Challenge 1: In the article on utility network go-live lessons, which tool is recommended for inspecting the calls and web traffic among servers?
Challenge 2: Carry on writing the article on utility network go-live lessons, beginning right after its last sentence.

Lessons learned going live in the Utility Network

March 7, 2022 — Chris Sanders

If you’ve kept up with SSP Innovations’ over the years, you’re aware that SSP has been primarily focused on providing Esri utility network services, building utility network products, and bringing our customer’s utility network implementations to life for a while now. Now that we’ve gone live with several very complex, highly integrated implementations, a few have asked me to give a few post-Go Live lessons learned to help organizations manage their upcoming implementations.

The GIS Footprint is Growing (and getting more complex)

The application and infrastructure footprint of the GIS continues (and will continue) to expand as utilities learn more, interesting ways to use GIS applications operationally across the organization. Even recently, we’ve seen a significant uptick in the various ways in which (and quantities of) mobile and web GIS applications are being deployed at utilities. ArcGIS Enterprise has only accelerated this evolution.

Examples include:

  • Portal web maps showing real-time weather and outage information on the giant monitors in the Operations Center
  • Operations Dashboards showing dynamic reports exactly as required by PHMSA regulations
  • Economic development maps help decision-makers decide the best opportunities for expanding their organization’s service territory,

The utility network now compliments this digital revolution by supporting the existing Services-based architecture that many utilities have been leveraging.  The Utility Network functionality enhances the enterprise allowing dynamic access of critical network GIS data across desktop, web, and mobile clients. The dynamic nature of this technology is powerful and enables a means of placing the analysis capabilities in the hands of the personnel making the decisions and performing the work.  As utilities shift from making operational decisions off paper and one-off files to these highly dynamic systems, they become more and more critical and more and more complex. The reliability and performance of these systems is more important than it has ever been.

To this end, it’s important to follow some simple guidelines that will enable you to administer these systems:

Environment Management

Whether you’re a smaller co-op or a massive organization, implementing the latest in Esri platform technology enables the organization to more effectively support a much wider range of users. This naturally leads to the need for more server technology, specifically to support proper data governance, the proper level of DevOps, and a broader set of test and staging environments to support the service oriented-solution. Of course, this adds overhead in IT Administration as well as troubleshooting. Subtle differences among GIS environments (e.g., TEST vs PROD) can cause discrepancies in the source of errors, make a significant impact in performance observations that can lead troubleshooters down rabbit holes, or worse yet, reveal issues only when you get to Go Live.

To minimize these problems, try and follow some basic rules of System Infrastructure Governance (i.e., system monitoring, identifying issues, and planning, testing, executing, and documenting updates) that will help you administer the system over time:

1. Perform System Monitoring. Your GIS is now a web-based technology dispersed among several tiers of applications and servers. Points of failure are no longer limited to your desktop application stack or the database. Data and processing are spread across external services (ArcGIS Online), load balancers, web adapters, Portal servers, GIS servers, client applications, and everything in between. You will need to inspect the calls/web traffic among these servers using a tool like Fiddler (https://www.telerik.com/fiddler) to troubleshoot issues as they arrive. These tools will capture errors returned by much of the infrastructure and pinpoint the calls causing the errors. Additionally, talk to SSP or Esri about implementing ArcGIS Monitor, which will help pinpoint infrastructure bottlenecks and allow you to continuously tweak and improve the configuration of the system over time.

(Image-based spatial reasoning data)
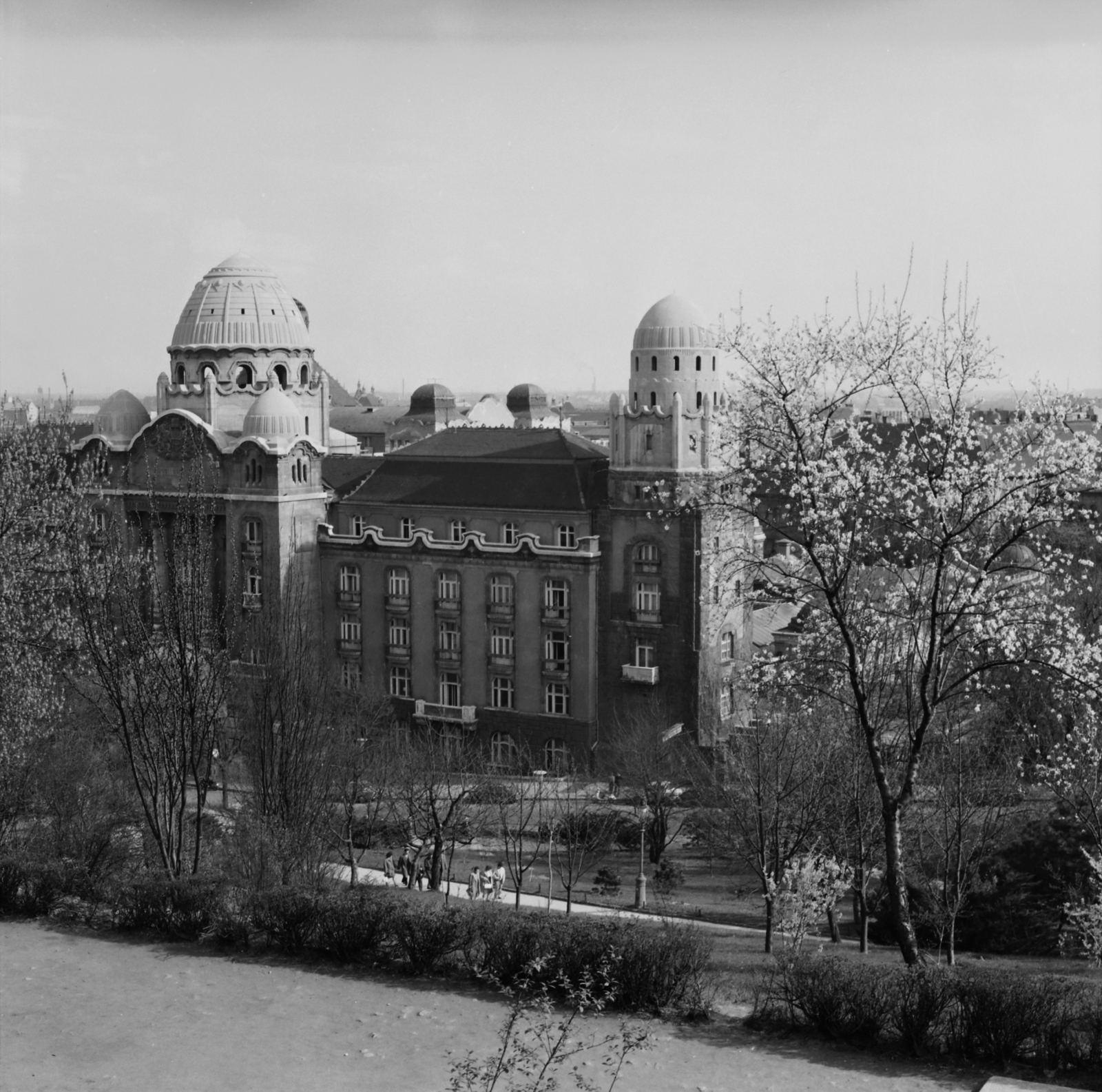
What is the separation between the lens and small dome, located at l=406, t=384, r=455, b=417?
134 m

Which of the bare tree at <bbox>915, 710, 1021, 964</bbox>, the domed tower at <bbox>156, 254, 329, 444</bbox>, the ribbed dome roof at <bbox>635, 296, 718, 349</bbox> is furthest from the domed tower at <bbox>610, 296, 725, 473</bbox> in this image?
the bare tree at <bbox>915, 710, 1021, 964</bbox>

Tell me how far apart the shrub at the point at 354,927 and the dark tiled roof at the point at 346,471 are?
5169 centimetres

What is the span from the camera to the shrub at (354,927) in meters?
23.1

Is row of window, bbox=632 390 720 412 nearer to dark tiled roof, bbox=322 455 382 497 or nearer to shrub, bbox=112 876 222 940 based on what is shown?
dark tiled roof, bbox=322 455 382 497

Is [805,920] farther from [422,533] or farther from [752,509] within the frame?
[422,533]

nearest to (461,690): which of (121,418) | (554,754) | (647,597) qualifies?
(554,754)

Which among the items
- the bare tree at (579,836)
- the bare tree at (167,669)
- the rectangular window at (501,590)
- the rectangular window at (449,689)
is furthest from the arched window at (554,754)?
the bare tree at (167,669)

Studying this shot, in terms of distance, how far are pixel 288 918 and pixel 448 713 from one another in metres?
44.2

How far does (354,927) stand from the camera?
23203 mm

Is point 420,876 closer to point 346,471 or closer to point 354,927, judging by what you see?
point 354,927

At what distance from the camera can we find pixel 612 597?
212ft

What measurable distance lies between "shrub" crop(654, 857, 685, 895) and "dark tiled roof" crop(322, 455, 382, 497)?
110 ft

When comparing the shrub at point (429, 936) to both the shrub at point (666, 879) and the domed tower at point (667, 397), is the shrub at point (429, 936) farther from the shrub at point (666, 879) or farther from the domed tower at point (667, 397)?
the domed tower at point (667, 397)

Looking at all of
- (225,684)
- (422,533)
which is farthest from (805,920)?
(422,533)
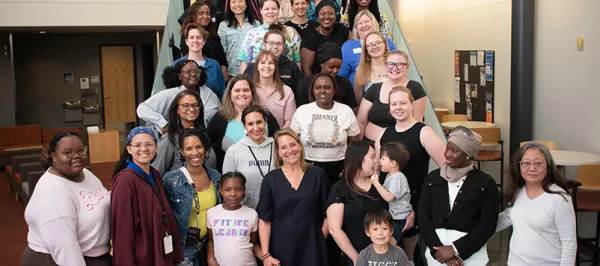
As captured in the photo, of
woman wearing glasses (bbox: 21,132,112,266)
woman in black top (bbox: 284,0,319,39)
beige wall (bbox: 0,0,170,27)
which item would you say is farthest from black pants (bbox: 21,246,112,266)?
beige wall (bbox: 0,0,170,27)

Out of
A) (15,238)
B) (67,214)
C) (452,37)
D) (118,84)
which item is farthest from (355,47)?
(118,84)

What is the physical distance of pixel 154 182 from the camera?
4.29m

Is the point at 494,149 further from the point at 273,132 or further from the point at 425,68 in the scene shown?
the point at 273,132

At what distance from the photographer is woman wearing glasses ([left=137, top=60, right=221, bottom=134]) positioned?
545 centimetres

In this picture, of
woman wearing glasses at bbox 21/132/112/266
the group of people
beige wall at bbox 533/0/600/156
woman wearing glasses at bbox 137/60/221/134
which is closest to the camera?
woman wearing glasses at bbox 21/132/112/266

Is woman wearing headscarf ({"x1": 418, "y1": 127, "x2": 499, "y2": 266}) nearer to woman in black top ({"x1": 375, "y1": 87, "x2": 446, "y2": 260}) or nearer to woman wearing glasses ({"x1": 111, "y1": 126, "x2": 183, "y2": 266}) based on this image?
woman in black top ({"x1": 375, "y1": 87, "x2": 446, "y2": 260})

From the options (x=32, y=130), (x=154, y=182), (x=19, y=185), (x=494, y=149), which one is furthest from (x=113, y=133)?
(x=154, y=182)

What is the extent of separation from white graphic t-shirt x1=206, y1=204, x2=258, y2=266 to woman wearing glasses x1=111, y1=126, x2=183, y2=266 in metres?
0.32

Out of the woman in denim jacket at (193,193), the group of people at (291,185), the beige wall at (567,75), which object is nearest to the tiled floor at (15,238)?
the beige wall at (567,75)

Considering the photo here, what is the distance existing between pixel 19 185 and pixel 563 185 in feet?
34.2

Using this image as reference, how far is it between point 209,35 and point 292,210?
2685mm

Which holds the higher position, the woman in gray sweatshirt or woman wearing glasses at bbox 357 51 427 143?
woman wearing glasses at bbox 357 51 427 143

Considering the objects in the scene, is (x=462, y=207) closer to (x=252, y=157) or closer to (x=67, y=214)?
(x=252, y=157)

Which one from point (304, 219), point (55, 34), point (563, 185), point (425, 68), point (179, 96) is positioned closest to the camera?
point (563, 185)
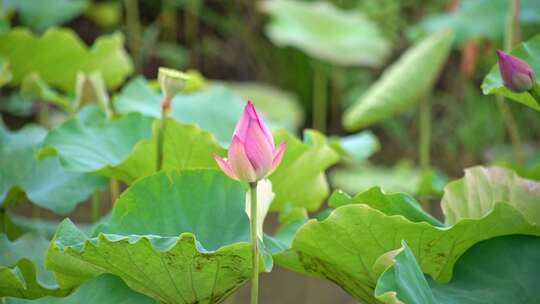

Result 1: Fiddler.

Result 2:
2. Manage your infrastructure as carefully as you manage code. You already carefully manage your source code by making changes and promoting those changes through environments. Code changes are performed, tested, promoted, tested again, and finalized long before they are made in Production, and so should your server configurations. “Infrastructure as code (IaC) is the process of managing and provisioning computer data centers through machine-readable definition files, rather than physical hardware configuration or interactive configuration tools” https://en.wikipedia.org/wiki/Infrastructure_as_code#cite_note-AWS_in_Action,_IaC-1 .

At SSP, we’ve been helping our customers manage their  ArcGIS Enterprise deployments and upgrades through the use of a Continuous Configuration Automation (CCA) Tool like Chef or PowerShell) https://en.wikipedia.org/wiki/Continuous_configuration_automation, which will allow you to deploy your ArcGIS Enterprise consistently across distributed environments.  We typically create the baseline deployment package and walk you through the installation, ensuring for consistent server configurations and an easier path for upgrades.

3. Create and maintain a duplicate of the Production (i.e., Sandbox) environment. This will help accurately troubleshoot and test changes without affecting your production users. Having another environment that is configured very similarly to your production environment in as many variables (software versions, server types, server resources, network configuration, etc.) will help isolate issues as they occur and provide a safe place to troubleshoot. You don’t necessarily need to have the exact same number of servers but be sure to align with the logical architecture (e.g., if it’s a distributed architecture with web adaptors, portal, server, and desktop machines all on different servers, be sure to setup that same architecture in the Sandbox environment).

4. Keep an active, detailed system architecture document. It’s important to have up to date location (data center) and resource (RAM, processor, number of cores, etc.) information for every server in each of your GIS environments. This includes desktop machines/servers, web tier, (application) server tier, and databases server information. Changes to server configuration should be documented and noted to help reveal differences in performance / errors form environment to environment.

Treat your deployment data model carefully

There are a lot of new capabilities and value that the utility network is bringing to utilities. SSP has worked with many customers with varying modeling goals and associated representations of their data and is developing approaches and frameworks to support common standards.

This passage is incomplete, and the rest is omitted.